What is required: Pictures aside, repeat every entry exactly.

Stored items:
· · · · · · ·

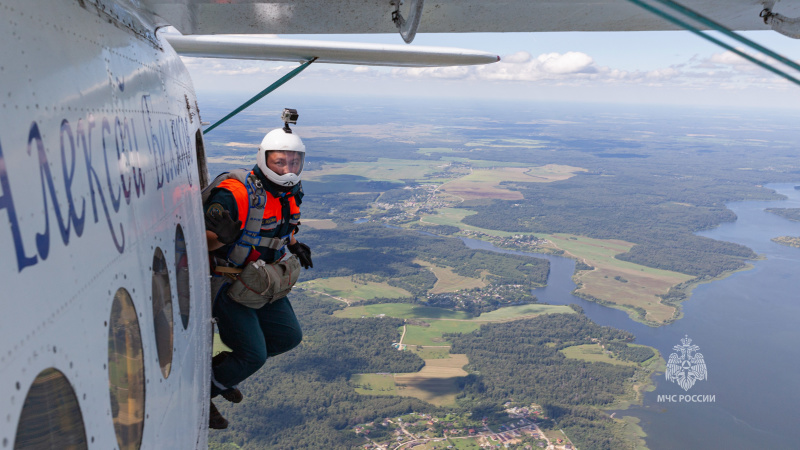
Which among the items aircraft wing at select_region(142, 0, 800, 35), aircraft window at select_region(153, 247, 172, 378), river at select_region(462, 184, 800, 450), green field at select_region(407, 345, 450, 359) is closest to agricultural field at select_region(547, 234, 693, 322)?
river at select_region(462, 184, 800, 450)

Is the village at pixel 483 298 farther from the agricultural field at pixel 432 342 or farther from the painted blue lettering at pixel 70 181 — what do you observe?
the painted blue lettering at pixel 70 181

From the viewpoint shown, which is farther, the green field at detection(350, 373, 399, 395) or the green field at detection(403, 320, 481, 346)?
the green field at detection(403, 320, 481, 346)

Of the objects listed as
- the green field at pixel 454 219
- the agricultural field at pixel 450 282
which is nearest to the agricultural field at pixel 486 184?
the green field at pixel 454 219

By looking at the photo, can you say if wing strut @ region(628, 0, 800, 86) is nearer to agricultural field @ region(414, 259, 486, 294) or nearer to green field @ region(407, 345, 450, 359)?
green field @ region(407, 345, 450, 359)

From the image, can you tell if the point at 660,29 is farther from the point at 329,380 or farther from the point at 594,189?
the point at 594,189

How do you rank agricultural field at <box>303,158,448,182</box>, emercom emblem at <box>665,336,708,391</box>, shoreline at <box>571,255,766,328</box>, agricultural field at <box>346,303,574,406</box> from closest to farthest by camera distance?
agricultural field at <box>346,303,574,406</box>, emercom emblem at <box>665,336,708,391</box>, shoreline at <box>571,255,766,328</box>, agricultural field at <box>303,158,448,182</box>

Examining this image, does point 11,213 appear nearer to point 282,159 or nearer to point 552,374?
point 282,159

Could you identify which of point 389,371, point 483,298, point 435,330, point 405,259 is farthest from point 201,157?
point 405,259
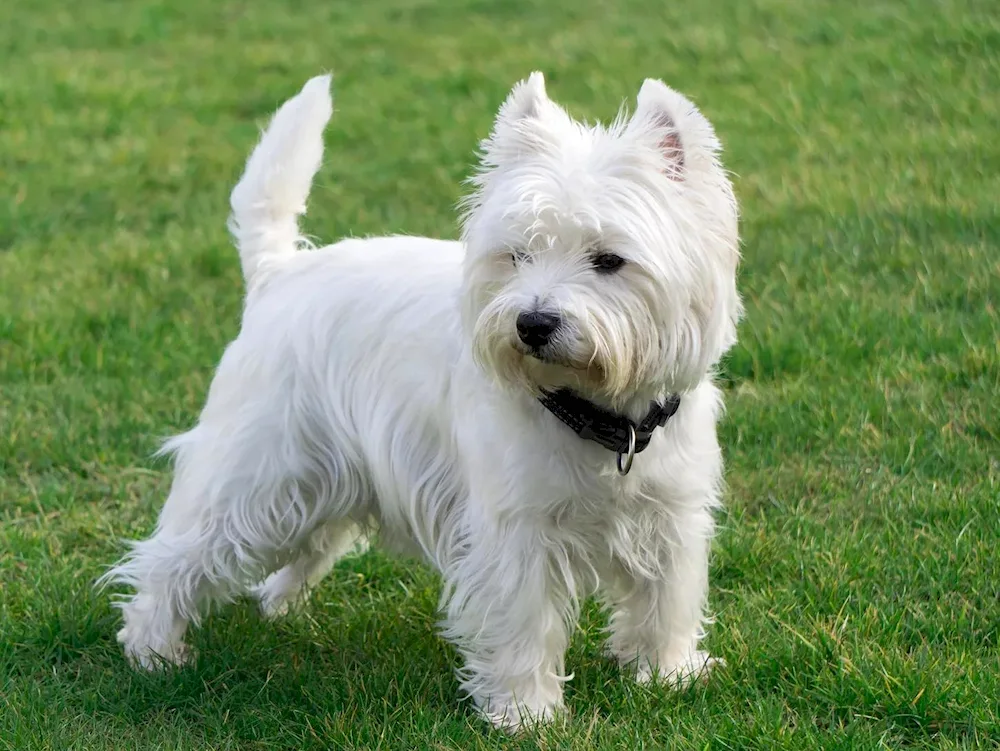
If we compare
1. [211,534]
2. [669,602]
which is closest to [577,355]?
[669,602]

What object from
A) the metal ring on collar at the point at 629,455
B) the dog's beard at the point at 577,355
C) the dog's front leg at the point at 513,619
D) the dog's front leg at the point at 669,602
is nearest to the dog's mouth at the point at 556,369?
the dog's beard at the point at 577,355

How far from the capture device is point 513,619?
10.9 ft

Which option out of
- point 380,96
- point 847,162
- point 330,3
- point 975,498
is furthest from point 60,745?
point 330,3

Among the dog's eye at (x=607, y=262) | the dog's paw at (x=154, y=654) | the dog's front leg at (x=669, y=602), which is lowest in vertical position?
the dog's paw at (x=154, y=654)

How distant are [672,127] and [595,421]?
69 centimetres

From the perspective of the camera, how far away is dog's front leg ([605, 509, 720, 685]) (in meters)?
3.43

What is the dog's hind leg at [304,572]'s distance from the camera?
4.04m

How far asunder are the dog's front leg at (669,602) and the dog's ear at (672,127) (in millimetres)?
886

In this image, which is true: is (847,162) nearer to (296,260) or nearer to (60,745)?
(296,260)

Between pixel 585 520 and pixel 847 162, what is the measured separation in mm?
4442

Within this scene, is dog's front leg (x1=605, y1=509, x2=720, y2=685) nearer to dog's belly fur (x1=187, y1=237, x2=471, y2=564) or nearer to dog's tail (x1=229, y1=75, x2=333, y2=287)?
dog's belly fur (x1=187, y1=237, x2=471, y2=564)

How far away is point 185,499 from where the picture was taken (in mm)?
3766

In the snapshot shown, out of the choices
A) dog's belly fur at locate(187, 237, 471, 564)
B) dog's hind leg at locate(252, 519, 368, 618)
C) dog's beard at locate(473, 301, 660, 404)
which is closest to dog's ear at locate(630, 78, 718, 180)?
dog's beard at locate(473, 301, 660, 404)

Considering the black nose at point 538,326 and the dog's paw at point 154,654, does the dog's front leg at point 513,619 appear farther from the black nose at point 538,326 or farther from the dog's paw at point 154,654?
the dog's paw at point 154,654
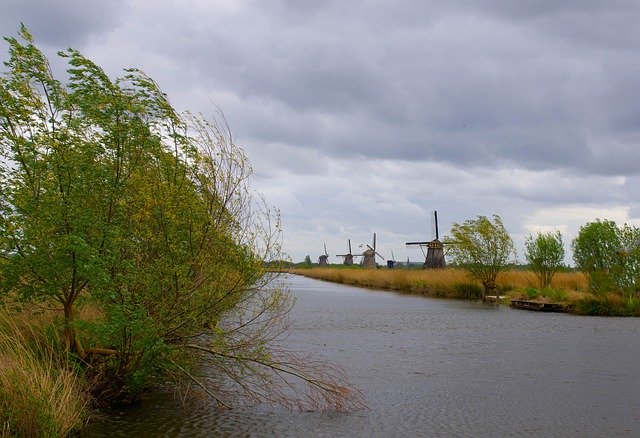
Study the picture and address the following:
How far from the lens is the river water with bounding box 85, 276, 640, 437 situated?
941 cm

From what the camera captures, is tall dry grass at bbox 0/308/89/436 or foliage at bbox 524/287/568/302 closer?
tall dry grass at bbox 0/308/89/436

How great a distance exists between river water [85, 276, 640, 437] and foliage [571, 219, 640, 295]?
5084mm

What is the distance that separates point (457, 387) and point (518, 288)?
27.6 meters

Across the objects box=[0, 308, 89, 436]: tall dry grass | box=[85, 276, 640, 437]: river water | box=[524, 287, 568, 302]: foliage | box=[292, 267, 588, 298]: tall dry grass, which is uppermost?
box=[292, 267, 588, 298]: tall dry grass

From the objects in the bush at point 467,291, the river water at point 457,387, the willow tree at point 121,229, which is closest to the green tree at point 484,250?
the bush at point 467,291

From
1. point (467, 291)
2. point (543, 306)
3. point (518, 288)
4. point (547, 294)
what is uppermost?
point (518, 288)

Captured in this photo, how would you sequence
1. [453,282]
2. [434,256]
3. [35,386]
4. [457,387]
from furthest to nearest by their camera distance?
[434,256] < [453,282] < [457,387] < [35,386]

· · · · · · ·

Response:
Which among the items aircraft wing at select_region(142, 0, 800, 35), aircraft window at select_region(153, 247, 172, 378), river at select_region(462, 184, 800, 450), green field at select_region(407, 345, 450, 359) is closest to agricultural field at select_region(547, 234, 693, 322)?
river at select_region(462, 184, 800, 450)

Is the village at pixel 483 298 farther from the agricultural field at pixel 432 342 or farther from the painted blue lettering at pixel 70 181 — what do you observe?
the painted blue lettering at pixel 70 181

From the viewpoint shown, which is farther, the green field at detection(350, 373, 399, 395) or the green field at detection(403, 320, 481, 346)?
the green field at detection(403, 320, 481, 346)

Of the objects listed as
- the green field at pixel 454 219
- the agricultural field at pixel 450 282
which is nearest to the agricultural field at pixel 486 184?
the green field at pixel 454 219

By looking at the photo, can you say if wing strut @ region(628, 0, 800, 86) is nearer to agricultural field @ region(414, 259, 486, 294) or nearer to green field @ region(407, 345, 450, 359)?
green field @ region(407, 345, 450, 359)

From the image, can you tell if the point at 660,29 is farther from the point at 329,380 or farther from the point at 594,189?
the point at 594,189

How do you rank agricultural field at <box>303,158,448,182</box>, emercom emblem at <box>665,336,708,391</box>, shoreline at <box>571,255,766,328</box>, agricultural field at <box>346,303,574,406</box> from closest to farthest by camera distance?
agricultural field at <box>346,303,574,406</box>, emercom emblem at <box>665,336,708,391</box>, shoreline at <box>571,255,766,328</box>, agricultural field at <box>303,158,448,182</box>

Examining this image, does point 11,213 appear nearer to point 282,159 or nearer to point 552,374?
point 282,159

Could you identify which of point 389,371, point 483,298, point 435,330, point 405,259 is farthest from point 201,157?
point 405,259
If we compare
1. [211,534]
2. [669,602]
which is closest to [577,355]?
[669,602]

What object from
A) the metal ring on collar at the point at 629,455
B) the dog's beard at the point at 577,355
C) the dog's front leg at the point at 513,619
D) the dog's front leg at the point at 669,602
is nearest to the dog's mouth at the point at 556,369?
the dog's beard at the point at 577,355

How far from the capture device is point 513,619?
10.9 ft

Which option out of
- point 380,96
- point 847,162
- point 330,3
- point 975,498
is furthest from point 60,745?
point 330,3

Among the dog's eye at (x=607, y=262) | the dog's paw at (x=154, y=654) | the dog's front leg at (x=669, y=602), which is lowest in vertical position?
the dog's paw at (x=154, y=654)

How distant are [672,127] and [595,421]?
69 centimetres

From the perspective of the camera, how far away is dog's front leg ([605, 509, 720, 685]) (in meters)?
3.43

What is the dog's hind leg at [304,572]'s distance from the camera?
4.04m

How far asunder are the dog's front leg at (669,602) and the dog's ear at (672,127) (in millimetres)?
886

In this image, which is true: is (847,162) nearer to (296,260) or nearer to (60,745)?
(296,260)

Between pixel 585 520 and pixel 847 162, what is the measured separation in mm?
4442

Within this scene, is dog's front leg (x1=605, y1=509, x2=720, y2=685) nearer to dog's belly fur (x1=187, y1=237, x2=471, y2=564) or nearer to dog's tail (x1=229, y1=75, x2=333, y2=287)?
dog's belly fur (x1=187, y1=237, x2=471, y2=564)

How far away is point 185,499 from where the picture was taken (in mm)?
3766

In the snapshot shown, out of the choices
A) dog's belly fur at locate(187, 237, 471, 564)
B) dog's hind leg at locate(252, 519, 368, 618)
C) dog's beard at locate(473, 301, 660, 404)
which is closest to dog's ear at locate(630, 78, 718, 180)?
dog's beard at locate(473, 301, 660, 404)

Considering the black nose at point 538,326 and the dog's paw at point 154,654, does the dog's front leg at point 513,619 appear farther from the black nose at point 538,326 or farther from the dog's paw at point 154,654?
the dog's paw at point 154,654
Study the picture and address the following:
How far from the lens is the river water with bounding box 85, 276, 640, 437 situated?
941 cm

From what the camera captures, is tall dry grass at bbox 0/308/89/436 or foliage at bbox 524/287/568/302 closer?
tall dry grass at bbox 0/308/89/436

How great a distance exists between river water [85, 276, 640, 437] and foliage [571, 219, 640, 295]?
5084mm

What is the distance that separates point (457, 387) and point (518, 288)?
27.6 meters

Across the objects box=[0, 308, 89, 436]: tall dry grass | box=[85, 276, 640, 437]: river water | box=[524, 287, 568, 302]: foliage | box=[292, 267, 588, 298]: tall dry grass, which is uppermost?
box=[292, 267, 588, 298]: tall dry grass

From the objects in the bush at point 467,291, the river water at point 457,387, the willow tree at point 121,229, which is closest to the green tree at point 484,250?
the bush at point 467,291

From
1. point (467, 291)
2. point (543, 306)
3. point (518, 288)
4. point (547, 294)
what is uppermost?
point (518, 288)

Captured in this photo, how would you sequence
1. [453,282]
2. [434,256]
3. [35,386]
4. [457,387]
from furthest to nearest by their camera distance?
[434,256] < [453,282] < [457,387] < [35,386]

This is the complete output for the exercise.